* **Activity**
Each entry that follows should be set down precisely, with its pictures removed.

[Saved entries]
----------
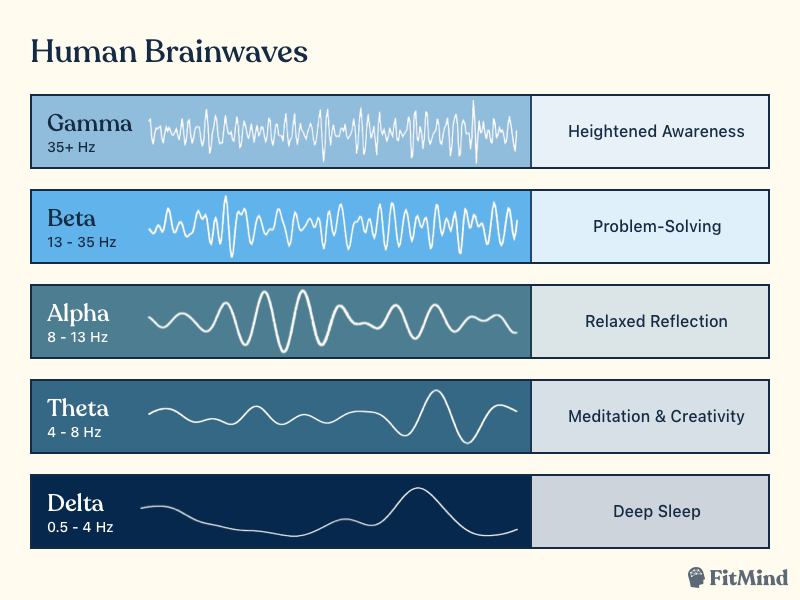 Human Brainwaves

Gamma
35+ Hz

Heightened Awareness

Beta
13 - 35 Hz

Problem-Solving

Alpha
8 - 13 Hz

Relaxed Reflection

Theta
4 - 8 Hz

Meditation & Creativity

Delta
0.5 - 4 Hz

Deep Sleep

FitMind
----------
* **Answer box**
 Human Brainwaves

Gamma
35+ Hz

Heightened Awareness

Beta
13 - 35 Hz

Problem-Solving

Alpha
8 - 13 Hz

Relaxed Reflection

Theta
4 - 8 Hz

Meditation & Creativity

Delta
0.5 - 4 Hz

Deep Sleep

FitMind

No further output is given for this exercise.